An Australian court yesterday threw out a landmark legal ruling that the nation’s environment minister had a duty to protect children from climate change.
Last year’s legal win by a group of high-school students had been hailed by environmental groups as a potential legal weapon to fight fossil fuel projects, but the federal court found in favor of an appeal by Australian Minister for the Environment Sussan Ley, deciding she did not have to weigh the harm climate change would inflict on children when assessing the approval of new fossil fuel projects.
The judgement overturned a ruling in July last year by a lower court that found the minister had a duty to “avoid causing personal injury or death” to under 18s due to “emissions of carbon dioxide into the Earth’s atmosphere.”
Photo: AP
Anjali Sharma, 17, who launched the legal action in 2020, said the minister’s successful appeal had left the students “devastated.”
“Two years ago, Australia was on fire; today, it’s under water. Burning coal makes bushfires and floods more catastrophic and more deadly. Something needs to change,” Sharma said.
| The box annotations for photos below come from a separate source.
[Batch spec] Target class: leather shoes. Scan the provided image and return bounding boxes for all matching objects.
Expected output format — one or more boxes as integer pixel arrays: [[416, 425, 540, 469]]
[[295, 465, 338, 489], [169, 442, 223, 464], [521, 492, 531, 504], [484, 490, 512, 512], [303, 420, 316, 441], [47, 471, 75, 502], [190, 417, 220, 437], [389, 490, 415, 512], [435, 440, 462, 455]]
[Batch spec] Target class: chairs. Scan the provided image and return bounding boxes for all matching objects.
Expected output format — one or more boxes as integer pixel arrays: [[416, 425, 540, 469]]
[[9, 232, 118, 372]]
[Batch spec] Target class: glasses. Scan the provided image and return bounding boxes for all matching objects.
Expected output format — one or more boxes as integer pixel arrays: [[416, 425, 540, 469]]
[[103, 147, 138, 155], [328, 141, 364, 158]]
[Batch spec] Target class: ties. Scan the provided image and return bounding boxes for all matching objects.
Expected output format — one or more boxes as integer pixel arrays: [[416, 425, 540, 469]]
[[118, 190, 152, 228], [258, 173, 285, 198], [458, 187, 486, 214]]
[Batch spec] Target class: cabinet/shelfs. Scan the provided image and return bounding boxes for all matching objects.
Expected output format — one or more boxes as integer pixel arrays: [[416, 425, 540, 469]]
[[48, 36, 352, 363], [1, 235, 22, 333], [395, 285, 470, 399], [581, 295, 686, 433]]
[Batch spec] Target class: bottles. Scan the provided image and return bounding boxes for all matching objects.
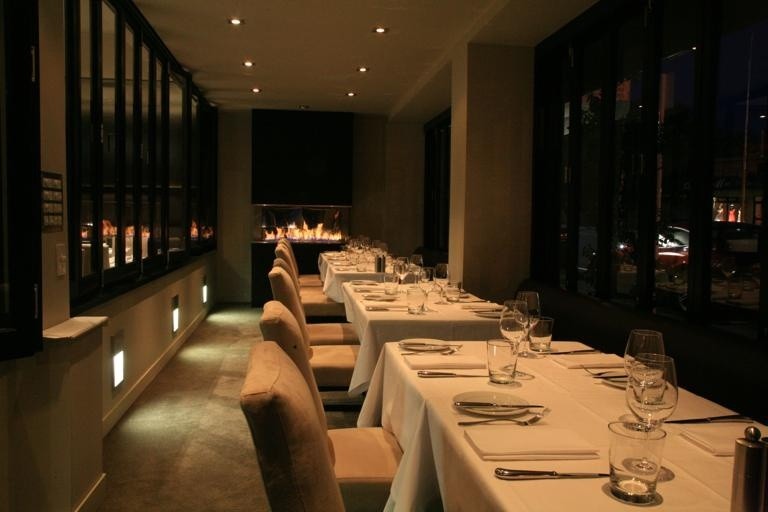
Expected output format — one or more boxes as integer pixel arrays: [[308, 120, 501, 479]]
[[375, 254, 385, 273]]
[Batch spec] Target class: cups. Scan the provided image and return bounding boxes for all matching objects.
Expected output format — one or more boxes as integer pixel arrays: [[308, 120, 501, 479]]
[[406, 288, 425, 316], [384, 274, 399, 296], [608, 422, 668, 503], [487, 339, 519, 385], [448, 284, 461, 303], [529, 318, 555, 354]]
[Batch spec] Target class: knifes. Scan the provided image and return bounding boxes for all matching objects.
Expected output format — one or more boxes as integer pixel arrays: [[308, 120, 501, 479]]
[[456, 400, 545, 409], [495, 467, 611, 480], [664, 413, 751, 426], [416, 370, 488, 378], [548, 347, 599, 355]]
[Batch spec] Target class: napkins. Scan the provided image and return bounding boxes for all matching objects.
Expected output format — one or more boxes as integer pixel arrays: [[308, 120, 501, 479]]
[[361, 302, 409, 308], [404, 355, 487, 370], [679, 425, 768, 456], [460, 302, 502, 309], [351, 285, 385, 290], [545, 354, 631, 369], [464, 425, 601, 462]]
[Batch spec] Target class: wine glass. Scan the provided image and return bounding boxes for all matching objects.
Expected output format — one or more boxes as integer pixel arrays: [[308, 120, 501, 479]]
[[623, 328, 678, 474], [435, 263, 452, 306], [396, 254, 425, 296], [502, 292, 542, 359]]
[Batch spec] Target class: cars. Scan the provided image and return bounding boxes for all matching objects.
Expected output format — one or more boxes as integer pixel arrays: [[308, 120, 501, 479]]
[[615, 224, 723, 284]]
Izzy Raj-Seppings, 15, said the court had accepted that young people would “bear the brunt of the impacts of the climate crisis,” which she described as an important step in climate litigation.
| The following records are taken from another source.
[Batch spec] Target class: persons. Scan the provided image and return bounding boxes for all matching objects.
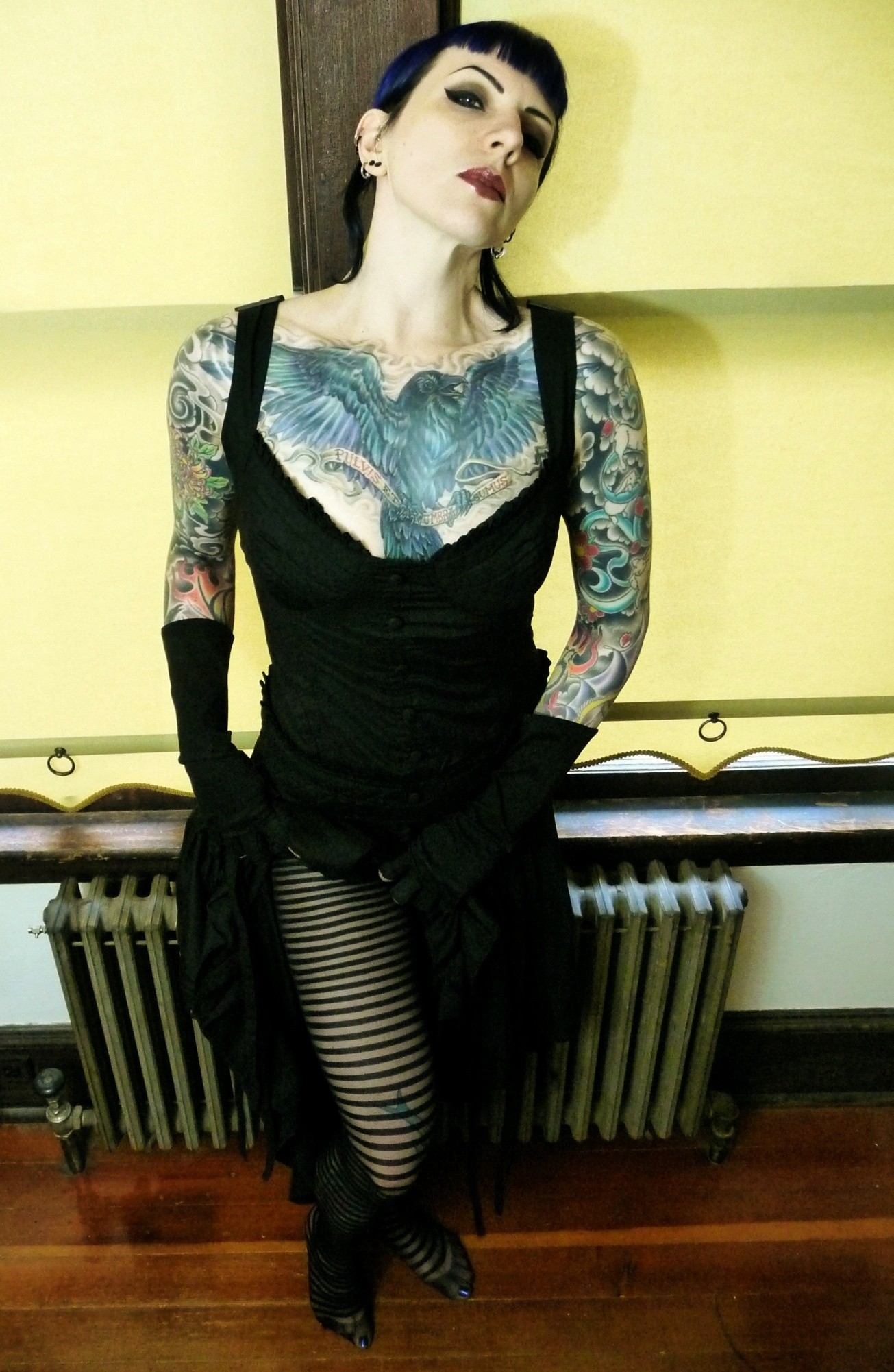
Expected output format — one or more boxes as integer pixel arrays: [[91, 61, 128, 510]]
[[163, 24, 650, 1348]]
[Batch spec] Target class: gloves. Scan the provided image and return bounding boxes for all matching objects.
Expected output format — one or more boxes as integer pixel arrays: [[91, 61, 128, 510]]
[[162, 618, 266, 828], [380, 713, 599, 918]]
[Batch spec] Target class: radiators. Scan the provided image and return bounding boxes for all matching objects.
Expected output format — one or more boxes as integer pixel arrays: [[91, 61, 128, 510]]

However, the federal court found emissions from the mine at the center of the case — Whitehaven’s Vickery coal mine — posed only a “tiny increase in risk” to the students.
Ley welcomed the verdict.
“The minister always takes her role as the environment minister seriously,” a spokesperson said in a statement.
Lawyer George Newhouse of Macquarie University said that the Sharma decision reflected Australia’s lack of a bill of rights.
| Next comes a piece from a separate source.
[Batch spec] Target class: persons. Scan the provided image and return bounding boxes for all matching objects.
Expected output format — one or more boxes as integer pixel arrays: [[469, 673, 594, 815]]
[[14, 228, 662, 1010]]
“We don’t have the scope for the successful climate change litigation that we see in Europe because Australia has a constitution that, quite intentionally, contains no human rights,” Newhouse said.
He said landmark cases, such as the Urgenda precedent — in which Dutch citizens successfully sued their government to take climate action — would fail in Australia because of this.
“I am disappointed by the Sharma decision, but not surprised,” he said.
Sharma and her fellow students are considering whether to appeal to Australia’s highest court.
Climate and environmental law expert Laura Schuijers from the University of Sydney said the High Court might well elect to hear their appeal, given the importance of the questions raised.
Schuijers said Australia’s lack of a constitutional protection of human rights made it “a very interesting place for climate litigation.”
“It means that litigants are seeking creative ways to test the bounds of the law and to ask the ultimate question: In the face of inaction, who is responsible for picking up the slack?” she said.
The ruling had “put the spotlight on Australia’s politicians and policymakers to take the proactive action that the science presented in the courtroom suggests is urgently needed,” she added.
Australia has been at the sharp end of climate change, with droughts, deadly bushfires, bleaching events on the Great Barrier Reef and floods becoming more common and intense as global weather patterns change.